L’application vidéo TikTok a déclaré samedi qu’elle contestera devant un tribunal la répression de l’administration Trump sur la populaire plateforme chinoise, que Washington accuse d’être une menace pour la sécurité nationale.

L’application vidéo TikTok a déclaré samedi qu’elle contestera devant un tribunal la répression de l’administration Trump sur la populaire plateforme chinoise, que Washington accuse d’être une menace pour la sécurité nationale.

Alors que les tensions montent en flèche entre les deux plus grandes économies du monde, le président Donald Trump a signé un décret le 6 août dernier donnant aux Américains 45 jours pour cesser de faire des affaires avec la société mère chinoise de TikTok, ByteDance, fixant ainsi une date limite pour une éventuelle vente sous pression de l’application à une société américaine.

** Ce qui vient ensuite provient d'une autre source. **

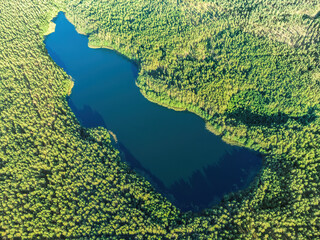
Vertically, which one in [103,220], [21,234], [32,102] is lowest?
[21,234]

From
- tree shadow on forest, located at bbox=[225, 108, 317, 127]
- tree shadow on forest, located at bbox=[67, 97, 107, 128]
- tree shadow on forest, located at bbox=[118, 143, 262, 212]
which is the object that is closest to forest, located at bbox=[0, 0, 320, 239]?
tree shadow on forest, located at bbox=[225, 108, 317, 127]

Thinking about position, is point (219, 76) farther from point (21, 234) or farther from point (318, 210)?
point (21, 234)

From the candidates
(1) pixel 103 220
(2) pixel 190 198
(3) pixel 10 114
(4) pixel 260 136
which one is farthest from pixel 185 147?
(3) pixel 10 114

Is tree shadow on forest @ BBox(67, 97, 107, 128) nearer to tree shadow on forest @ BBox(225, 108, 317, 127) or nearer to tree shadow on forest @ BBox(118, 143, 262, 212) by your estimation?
tree shadow on forest @ BBox(118, 143, 262, 212)

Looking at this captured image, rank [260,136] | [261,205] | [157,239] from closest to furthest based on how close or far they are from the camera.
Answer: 1. [157,239]
2. [261,205]
3. [260,136]

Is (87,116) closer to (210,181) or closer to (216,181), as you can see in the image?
(210,181)

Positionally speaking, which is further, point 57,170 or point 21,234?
point 57,170

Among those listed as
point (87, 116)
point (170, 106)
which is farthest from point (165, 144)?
point (87, 116)
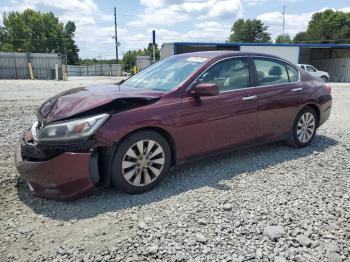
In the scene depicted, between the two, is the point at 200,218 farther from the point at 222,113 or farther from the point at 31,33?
the point at 31,33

« Pour garantir que l’État de droit ne soit pas mis de côté et que notre entreprise et nos utilisateurs soient traités équitablement, nous n’avons pas d’autre choix que de contester le décret par le biais du système judiciaire », a déclaré TikTok dans une déclaration.

« Même si nous ne sommes pas du tout d’accord avec les préoccupations de l’administration, depuis près d’un an, nous avons cherché à nous engager de bonne foi pour apporter une solution constructive », a-t-il déclaré.

« Ce que nous avons rencontré à la place, c’est un manque de procédure régulière, car l’administration n’a pas prêté attention aux faits et a essayé de s’insérer dans les négociations entre les entreprises privées ».

ByteDance a déclaré dans une déclaration séparée que la plainte serait déposée lundi, heure américaine.

Les flux kaléidoscopiques de courts clips de TikTok présentent des routines de danse, des tutoriels de teinture de cheveux et des blagues sur la vie quotidienne et la politique. Il a été téléchargé 175 millions de fois aux États-Unis et plus d’un milliard de fois dans le monde entier.

Trump prétend que TikTok pourrait être utilisé par la Chine pour localiser les employés fédéraux, constituer des dossiers sur les personnes à des fins de chantage et mener des activités d’espionnage d’entreprise.

L’entreprise a déclaré n’avoir jamais fourni de données d’utilisateurs américains au gouvernement chinois, et Pékin a qualifié la répression de Trump de politique.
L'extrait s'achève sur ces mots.